Wanderung im Oberen Luttertal (bei Weyhausen)


Erstellt von: Tom - Wanderatlas Redaktion
Streckenlänge: 15 km
Gehzeit o. Pause: 3 Std. 23 Min.
Höhenmeter ca. ↑157m  ↓157m
Kein Wegzeichen hinterlegt

Weyhausen und Dalle sind Orte der Einheitsgemeinde Eschede und liegen im Naturpark Südheide, der sich auf 480 Quadratkilometern in der Lüneburger Heide ausdehnt und im Nordosten des Landkreises Celle beginnt. Im Escheder Bahnhof, südwestlich unserer Runde, gibt es übrigens ein Naturpark Informationszentrum.

Wir informieren uns Auge in Auge mit dem Naturraum zwischen Weyhausen, Dalle und Luttertal, das zu einem großen Naturschutzgebiet ausgerufen wurde. Weyhausen liegt an der B191 (Breitenheeser Straße) und ehe man es sich versieht ist man schon durch. In der kleinen Siedlung quert die Unterlüßer Straße (L280), in die biegen wir gen Norden ein und kommen zum Wanderparkplatz. Gegen den Uhrzeigersinn wandern wir kurz etwas abwärts, queren die Lutter und erreichen im ausgedehnten Forst nach ca. 3km sogar 126m Höhe.

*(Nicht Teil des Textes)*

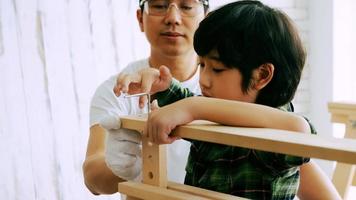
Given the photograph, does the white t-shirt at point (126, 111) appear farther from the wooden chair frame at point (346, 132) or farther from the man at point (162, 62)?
the wooden chair frame at point (346, 132)

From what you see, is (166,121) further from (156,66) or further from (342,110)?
(342,110)

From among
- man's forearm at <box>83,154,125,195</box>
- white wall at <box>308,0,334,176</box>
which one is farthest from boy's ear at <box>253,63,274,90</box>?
white wall at <box>308,0,334,176</box>

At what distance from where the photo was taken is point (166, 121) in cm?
72

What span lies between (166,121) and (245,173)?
21 cm

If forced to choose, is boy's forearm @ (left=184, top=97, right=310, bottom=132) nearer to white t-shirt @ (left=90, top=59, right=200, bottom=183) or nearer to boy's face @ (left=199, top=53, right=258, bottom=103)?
boy's face @ (left=199, top=53, right=258, bottom=103)

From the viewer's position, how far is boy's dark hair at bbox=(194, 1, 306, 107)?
0.91 m

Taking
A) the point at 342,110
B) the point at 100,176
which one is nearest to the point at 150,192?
the point at 100,176

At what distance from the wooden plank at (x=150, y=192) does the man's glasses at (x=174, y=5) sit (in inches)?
23.8

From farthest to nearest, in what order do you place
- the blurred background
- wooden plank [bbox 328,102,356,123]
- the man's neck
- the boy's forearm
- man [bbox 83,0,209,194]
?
the blurred background, wooden plank [bbox 328,102,356,123], the man's neck, man [bbox 83,0,209,194], the boy's forearm

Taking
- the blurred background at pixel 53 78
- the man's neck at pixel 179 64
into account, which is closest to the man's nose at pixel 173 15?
the man's neck at pixel 179 64

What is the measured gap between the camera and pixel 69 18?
204 cm

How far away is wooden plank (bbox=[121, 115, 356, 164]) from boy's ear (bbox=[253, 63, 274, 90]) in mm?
245

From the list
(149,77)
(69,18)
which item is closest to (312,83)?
(69,18)

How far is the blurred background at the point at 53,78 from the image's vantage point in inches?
74.5
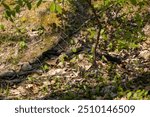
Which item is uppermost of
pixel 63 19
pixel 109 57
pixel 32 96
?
pixel 63 19

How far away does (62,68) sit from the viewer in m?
6.45

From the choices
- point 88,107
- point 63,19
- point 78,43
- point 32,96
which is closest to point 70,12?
point 63,19

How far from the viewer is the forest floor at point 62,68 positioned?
5.82m

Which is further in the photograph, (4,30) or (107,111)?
(4,30)

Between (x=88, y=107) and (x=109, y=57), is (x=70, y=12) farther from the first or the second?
(x=88, y=107)

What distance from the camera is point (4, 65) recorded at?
6.68 m

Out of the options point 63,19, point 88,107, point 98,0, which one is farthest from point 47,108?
point 98,0

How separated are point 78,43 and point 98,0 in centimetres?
130

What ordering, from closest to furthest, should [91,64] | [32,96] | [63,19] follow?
[32,96] < [91,64] < [63,19]

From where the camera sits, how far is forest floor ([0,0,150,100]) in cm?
582

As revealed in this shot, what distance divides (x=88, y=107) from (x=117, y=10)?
11.0 ft

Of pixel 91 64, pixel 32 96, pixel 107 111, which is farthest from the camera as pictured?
pixel 91 64

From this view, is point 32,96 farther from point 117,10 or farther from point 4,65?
point 117,10

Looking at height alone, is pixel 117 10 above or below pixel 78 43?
above
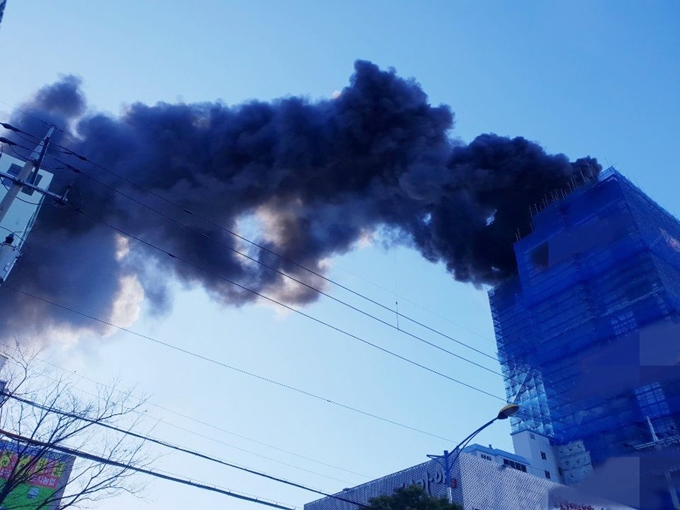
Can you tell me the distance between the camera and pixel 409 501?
926 inches

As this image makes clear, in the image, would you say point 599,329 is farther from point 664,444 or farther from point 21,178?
point 21,178

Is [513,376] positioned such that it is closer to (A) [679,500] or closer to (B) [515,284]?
(B) [515,284]

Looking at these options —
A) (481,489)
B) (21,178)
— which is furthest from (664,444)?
(21,178)

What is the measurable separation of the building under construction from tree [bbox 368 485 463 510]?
29.3 metres

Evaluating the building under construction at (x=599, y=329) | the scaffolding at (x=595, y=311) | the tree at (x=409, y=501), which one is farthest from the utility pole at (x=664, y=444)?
the tree at (x=409, y=501)

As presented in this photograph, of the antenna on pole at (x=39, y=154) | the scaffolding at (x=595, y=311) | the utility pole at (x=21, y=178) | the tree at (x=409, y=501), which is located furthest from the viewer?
the scaffolding at (x=595, y=311)

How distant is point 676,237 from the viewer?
59.6 metres

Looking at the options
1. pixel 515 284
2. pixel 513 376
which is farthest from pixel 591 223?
pixel 513 376

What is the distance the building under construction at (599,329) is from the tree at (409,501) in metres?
29.3

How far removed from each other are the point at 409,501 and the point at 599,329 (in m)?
37.9

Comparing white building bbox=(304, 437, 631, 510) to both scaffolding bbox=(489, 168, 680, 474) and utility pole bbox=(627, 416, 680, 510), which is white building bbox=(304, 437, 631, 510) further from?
scaffolding bbox=(489, 168, 680, 474)

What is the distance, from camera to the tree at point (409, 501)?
2288 cm

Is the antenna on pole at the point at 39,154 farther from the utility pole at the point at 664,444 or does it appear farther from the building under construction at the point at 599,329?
the building under construction at the point at 599,329

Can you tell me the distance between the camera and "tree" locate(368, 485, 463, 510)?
Result: 22875mm
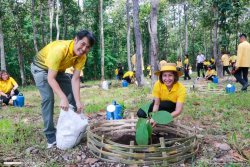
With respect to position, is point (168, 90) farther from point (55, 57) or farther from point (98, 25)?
point (98, 25)

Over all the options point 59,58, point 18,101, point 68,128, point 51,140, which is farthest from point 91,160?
point 18,101

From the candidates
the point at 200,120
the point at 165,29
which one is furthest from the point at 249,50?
the point at 165,29

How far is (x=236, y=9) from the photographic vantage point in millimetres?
9430

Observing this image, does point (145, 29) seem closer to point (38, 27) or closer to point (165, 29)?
point (165, 29)

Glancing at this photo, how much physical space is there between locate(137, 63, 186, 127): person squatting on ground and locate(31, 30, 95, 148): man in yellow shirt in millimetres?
982

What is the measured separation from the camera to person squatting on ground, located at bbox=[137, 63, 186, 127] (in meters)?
2.36

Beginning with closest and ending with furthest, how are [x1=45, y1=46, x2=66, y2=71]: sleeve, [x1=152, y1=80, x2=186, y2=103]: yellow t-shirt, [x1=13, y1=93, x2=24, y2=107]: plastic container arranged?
1. [x1=45, y1=46, x2=66, y2=71]: sleeve
2. [x1=152, y1=80, x2=186, y2=103]: yellow t-shirt
3. [x1=13, y1=93, x2=24, y2=107]: plastic container

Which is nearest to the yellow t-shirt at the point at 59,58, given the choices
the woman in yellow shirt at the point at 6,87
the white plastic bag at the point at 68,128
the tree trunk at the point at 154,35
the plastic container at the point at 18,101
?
the white plastic bag at the point at 68,128

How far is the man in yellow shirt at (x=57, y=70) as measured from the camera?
2016mm

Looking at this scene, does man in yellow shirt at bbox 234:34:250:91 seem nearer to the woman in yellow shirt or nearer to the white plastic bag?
the white plastic bag

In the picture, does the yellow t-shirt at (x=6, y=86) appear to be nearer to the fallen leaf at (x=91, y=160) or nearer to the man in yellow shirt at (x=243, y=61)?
the fallen leaf at (x=91, y=160)

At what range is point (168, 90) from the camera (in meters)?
2.50

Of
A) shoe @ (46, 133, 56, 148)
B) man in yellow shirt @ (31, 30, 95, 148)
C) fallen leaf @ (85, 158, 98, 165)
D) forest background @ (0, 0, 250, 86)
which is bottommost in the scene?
fallen leaf @ (85, 158, 98, 165)

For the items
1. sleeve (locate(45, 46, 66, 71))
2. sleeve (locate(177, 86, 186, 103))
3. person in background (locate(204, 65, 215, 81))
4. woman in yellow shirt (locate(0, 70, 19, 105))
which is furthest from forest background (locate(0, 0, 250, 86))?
woman in yellow shirt (locate(0, 70, 19, 105))
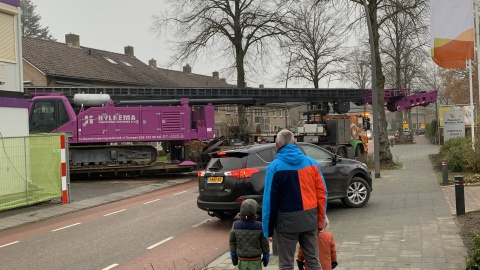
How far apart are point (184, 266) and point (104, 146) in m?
13.2

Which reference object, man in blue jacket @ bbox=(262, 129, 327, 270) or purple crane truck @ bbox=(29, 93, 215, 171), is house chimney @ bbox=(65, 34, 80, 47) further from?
man in blue jacket @ bbox=(262, 129, 327, 270)

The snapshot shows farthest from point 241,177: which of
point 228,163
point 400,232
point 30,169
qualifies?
point 30,169

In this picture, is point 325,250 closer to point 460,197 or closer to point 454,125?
point 460,197

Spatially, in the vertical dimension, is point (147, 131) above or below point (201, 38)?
below

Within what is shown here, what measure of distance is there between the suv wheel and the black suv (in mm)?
217

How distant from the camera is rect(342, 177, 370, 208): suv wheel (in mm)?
10578

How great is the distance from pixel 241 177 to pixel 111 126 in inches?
445

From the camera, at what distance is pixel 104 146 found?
19047 millimetres

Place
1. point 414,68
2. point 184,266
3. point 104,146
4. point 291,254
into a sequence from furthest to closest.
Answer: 1. point 414,68
2. point 104,146
3. point 184,266
4. point 291,254

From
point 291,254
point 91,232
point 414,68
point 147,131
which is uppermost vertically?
point 414,68

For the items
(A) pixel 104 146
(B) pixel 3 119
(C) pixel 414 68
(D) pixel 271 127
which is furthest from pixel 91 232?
(D) pixel 271 127

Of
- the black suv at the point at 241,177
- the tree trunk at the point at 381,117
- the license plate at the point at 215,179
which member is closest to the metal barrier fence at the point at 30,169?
the black suv at the point at 241,177

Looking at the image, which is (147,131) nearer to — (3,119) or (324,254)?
(3,119)

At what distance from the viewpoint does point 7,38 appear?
13.3 metres
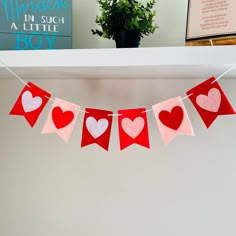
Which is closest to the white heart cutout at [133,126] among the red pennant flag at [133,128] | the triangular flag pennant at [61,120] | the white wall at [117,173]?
the red pennant flag at [133,128]

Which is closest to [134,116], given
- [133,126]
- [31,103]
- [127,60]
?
[133,126]

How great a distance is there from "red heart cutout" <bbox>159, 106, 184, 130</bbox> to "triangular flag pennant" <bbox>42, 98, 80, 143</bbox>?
0.72ft

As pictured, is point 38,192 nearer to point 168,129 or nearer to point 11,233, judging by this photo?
point 11,233

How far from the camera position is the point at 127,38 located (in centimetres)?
90

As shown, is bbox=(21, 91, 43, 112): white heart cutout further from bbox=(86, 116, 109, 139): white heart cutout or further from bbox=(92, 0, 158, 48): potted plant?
bbox=(92, 0, 158, 48): potted plant

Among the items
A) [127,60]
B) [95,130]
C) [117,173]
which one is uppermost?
[127,60]

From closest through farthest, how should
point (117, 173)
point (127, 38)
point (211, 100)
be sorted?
point (211, 100)
point (127, 38)
point (117, 173)

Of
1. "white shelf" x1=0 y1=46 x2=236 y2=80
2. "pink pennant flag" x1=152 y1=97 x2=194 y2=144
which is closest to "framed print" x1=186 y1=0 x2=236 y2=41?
"white shelf" x1=0 y1=46 x2=236 y2=80

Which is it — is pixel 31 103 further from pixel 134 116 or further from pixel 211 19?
pixel 211 19

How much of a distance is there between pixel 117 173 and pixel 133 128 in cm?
28

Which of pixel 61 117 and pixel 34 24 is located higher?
pixel 34 24

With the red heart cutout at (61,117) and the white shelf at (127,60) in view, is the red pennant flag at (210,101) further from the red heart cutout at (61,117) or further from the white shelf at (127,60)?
the red heart cutout at (61,117)

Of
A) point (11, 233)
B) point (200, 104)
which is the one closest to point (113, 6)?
point (200, 104)

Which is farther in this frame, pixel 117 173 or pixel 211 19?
pixel 117 173
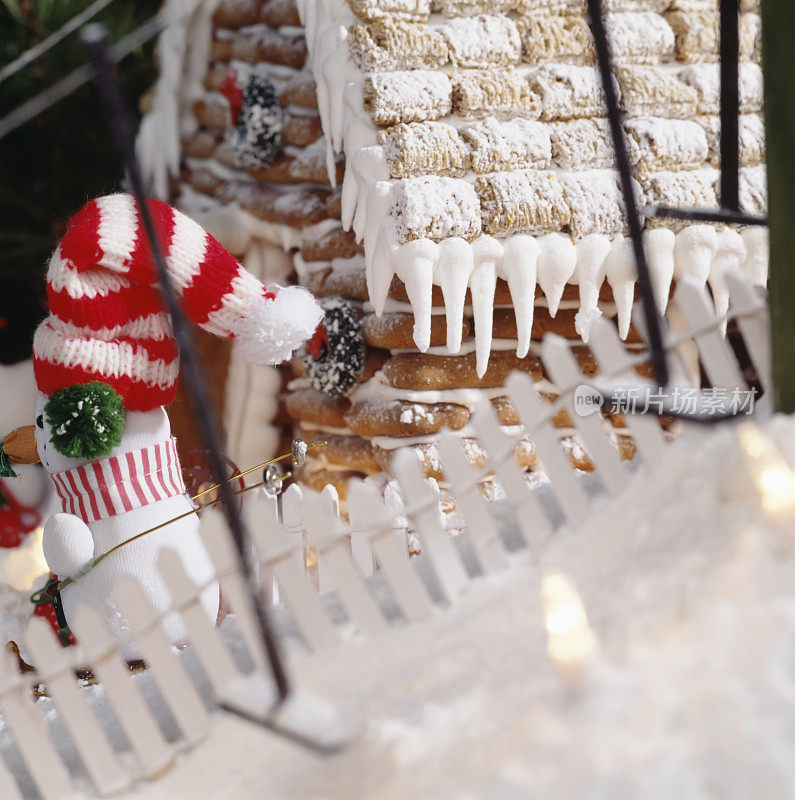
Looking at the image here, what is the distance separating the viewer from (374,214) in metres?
1.97

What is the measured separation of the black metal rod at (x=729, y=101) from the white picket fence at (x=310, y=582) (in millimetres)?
205

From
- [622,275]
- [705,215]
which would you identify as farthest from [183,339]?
[622,275]

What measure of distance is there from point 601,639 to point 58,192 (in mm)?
2681

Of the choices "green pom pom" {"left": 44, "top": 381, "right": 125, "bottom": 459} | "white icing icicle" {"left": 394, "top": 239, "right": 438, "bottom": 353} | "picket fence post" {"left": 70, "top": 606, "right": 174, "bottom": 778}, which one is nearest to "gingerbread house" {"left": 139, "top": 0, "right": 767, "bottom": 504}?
"white icing icicle" {"left": 394, "top": 239, "right": 438, "bottom": 353}

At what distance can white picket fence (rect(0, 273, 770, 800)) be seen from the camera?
1033 mm

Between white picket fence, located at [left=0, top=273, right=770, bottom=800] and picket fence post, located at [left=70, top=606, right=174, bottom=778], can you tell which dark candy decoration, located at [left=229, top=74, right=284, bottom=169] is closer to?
white picket fence, located at [left=0, top=273, right=770, bottom=800]

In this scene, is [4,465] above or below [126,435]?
below

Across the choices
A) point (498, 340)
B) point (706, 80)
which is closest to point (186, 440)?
point (498, 340)

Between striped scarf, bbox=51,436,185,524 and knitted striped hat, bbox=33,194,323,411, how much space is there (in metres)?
0.10

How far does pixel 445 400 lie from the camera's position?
216cm

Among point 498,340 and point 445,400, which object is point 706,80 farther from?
point 445,400

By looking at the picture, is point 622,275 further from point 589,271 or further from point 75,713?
point 75,713

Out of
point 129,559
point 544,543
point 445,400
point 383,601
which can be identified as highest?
point 544,543

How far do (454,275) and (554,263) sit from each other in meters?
0.24
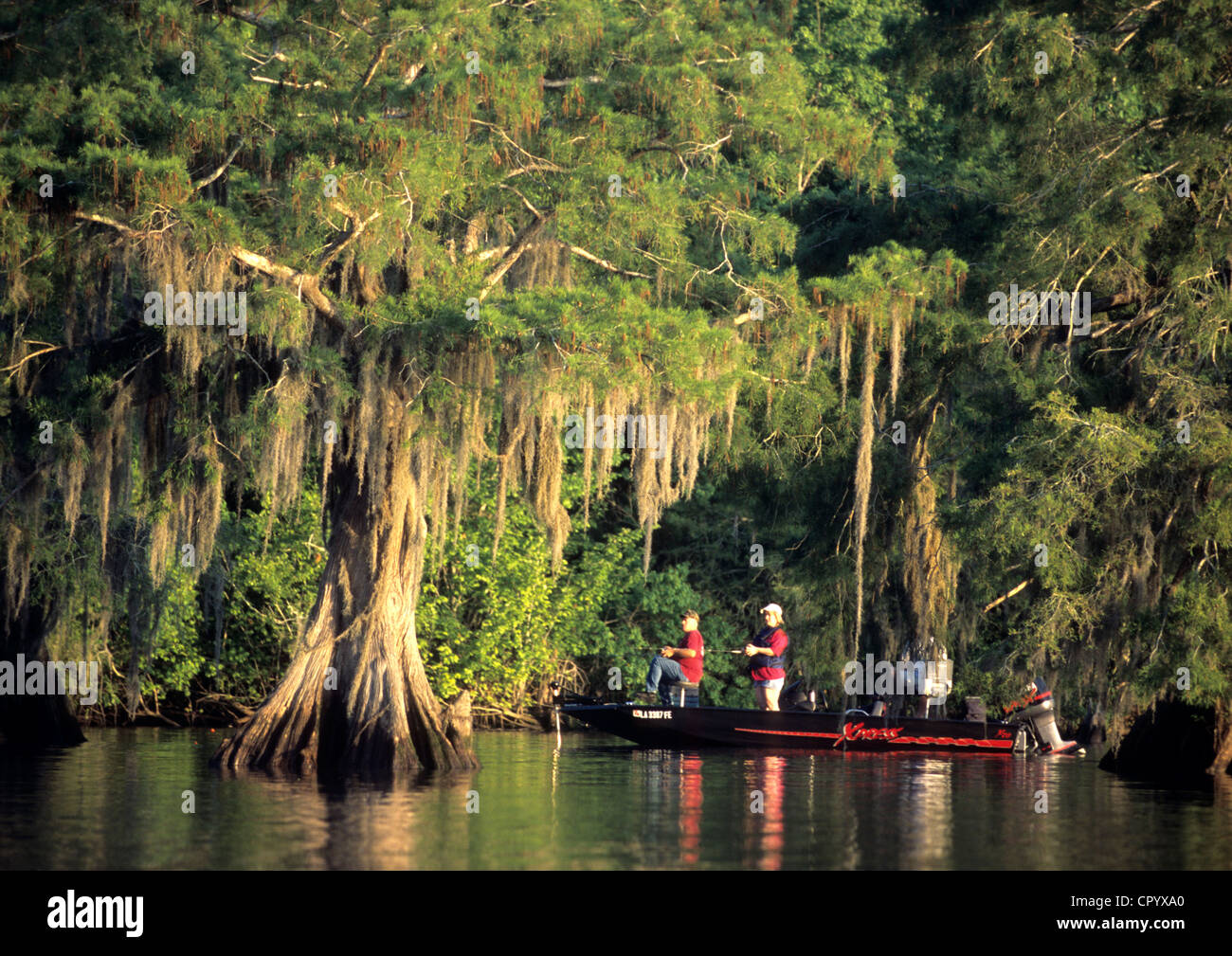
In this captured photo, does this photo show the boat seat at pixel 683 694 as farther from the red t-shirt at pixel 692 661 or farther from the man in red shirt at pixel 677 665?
the red t-shirt at pixel 692 661

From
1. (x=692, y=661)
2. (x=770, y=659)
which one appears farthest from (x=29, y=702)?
(x=770, y=659)

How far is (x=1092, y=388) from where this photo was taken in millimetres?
22406

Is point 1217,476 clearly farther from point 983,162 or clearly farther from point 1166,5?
point 983,162

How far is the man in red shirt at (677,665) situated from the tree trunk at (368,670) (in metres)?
5.35

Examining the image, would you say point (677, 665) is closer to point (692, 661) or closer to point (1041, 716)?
point (692, 661)

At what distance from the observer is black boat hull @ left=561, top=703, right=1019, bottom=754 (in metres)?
25.7

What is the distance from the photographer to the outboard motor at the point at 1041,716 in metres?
26.3

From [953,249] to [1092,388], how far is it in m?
4.56

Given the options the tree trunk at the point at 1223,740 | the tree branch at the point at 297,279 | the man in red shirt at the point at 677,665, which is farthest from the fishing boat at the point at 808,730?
the tree branch at the point at 297,279

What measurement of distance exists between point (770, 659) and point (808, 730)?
4.06 ft

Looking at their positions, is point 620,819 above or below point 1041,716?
below

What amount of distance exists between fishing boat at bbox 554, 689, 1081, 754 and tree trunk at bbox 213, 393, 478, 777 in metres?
4.36

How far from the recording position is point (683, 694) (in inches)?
1048

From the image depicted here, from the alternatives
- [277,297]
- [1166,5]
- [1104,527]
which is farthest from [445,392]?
[1166,5]
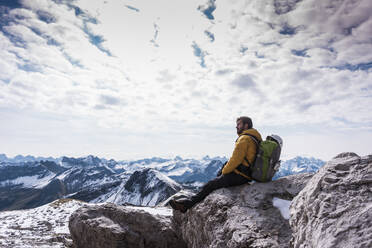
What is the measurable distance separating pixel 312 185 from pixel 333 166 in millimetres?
748

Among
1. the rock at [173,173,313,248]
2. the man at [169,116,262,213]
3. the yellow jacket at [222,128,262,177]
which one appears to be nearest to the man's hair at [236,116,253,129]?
the man at [169,116,262,213]

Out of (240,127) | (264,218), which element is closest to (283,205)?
(264,218)

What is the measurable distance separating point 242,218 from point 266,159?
8.72ft

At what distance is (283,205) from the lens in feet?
24.3

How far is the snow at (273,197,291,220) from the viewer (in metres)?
6.95

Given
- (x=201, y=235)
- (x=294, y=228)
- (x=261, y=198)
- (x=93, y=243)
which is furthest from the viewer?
(x=93, y=243)

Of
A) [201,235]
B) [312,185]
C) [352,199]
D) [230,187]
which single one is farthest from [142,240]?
[352,199]

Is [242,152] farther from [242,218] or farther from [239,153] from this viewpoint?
[242,218]

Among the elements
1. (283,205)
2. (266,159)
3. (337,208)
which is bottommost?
(283,205)

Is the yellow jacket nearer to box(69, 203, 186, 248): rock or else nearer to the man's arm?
the man's arm

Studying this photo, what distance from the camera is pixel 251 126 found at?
32.2 ft

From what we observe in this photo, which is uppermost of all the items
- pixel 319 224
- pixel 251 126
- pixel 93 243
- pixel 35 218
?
pixel 251 126

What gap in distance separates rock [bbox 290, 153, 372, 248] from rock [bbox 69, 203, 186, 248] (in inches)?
349

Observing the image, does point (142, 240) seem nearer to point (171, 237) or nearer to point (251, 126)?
point (171, 237)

Nach 6,3km sind wir in Dalle auf ca. 80m. Das beschauliche Örtchen wurde 1332 erstmals genannt. Dalle ist einer der 7 Ortsteile von Eschede und zuletzt zählte man dessen Einwohner im Jahr 2000. Da waren es noch 121. Hier scheinen die Uhren anders zu ticken und wer dem länger lauschen mag, bucht ein Zimmer im Naturhotel Traumzeithof, im Alten Forsthaus von 1813 eingerichtet. Man kann sogar sein Pferd mitbringen. Eine weitere Einrichtung ist die Werk- und Lebensgemeinschaft Dalle, mit Wohnheim und Werkstatt für Menschen mit Betreuungsbedarf.

Auf dem weiteren Wanderweg durch die Landschaft mit Forst, Heide und Ackerflächen kann es sein, dass einem historisch anmutende Pferdekutschen begegnen, die Gäste „hoch auf dem gelben Wagen“ zu den Heidschnucken bringen.

Wir queren die B191 und kommen an die Lutter und durch deren malerisches Tal. Das Naturschutzgebiet Lutter wurde um den Heidebach Lutter und weitere Nebenbäche verzweigt angelegt. In der Vergangenheit wurde kräftig und sachkundig renaturiert. So konnte der Bestand von Flusspermuscheln ausgebaut werden. Fischotter fühlen sich hier wohl und seltene Libellenarten. Es gibt Stellen mit Laubfroschfamilien und Abenteuer für selbige, weil sie auf dem Speisezettel von Schwarzstorch und Kranich stehen. Durch den Wald kommen wir quasi unbehelligt und fast wie neu in Weyhausen wieder an, irgendwie einmal durch die Zeit gefallen.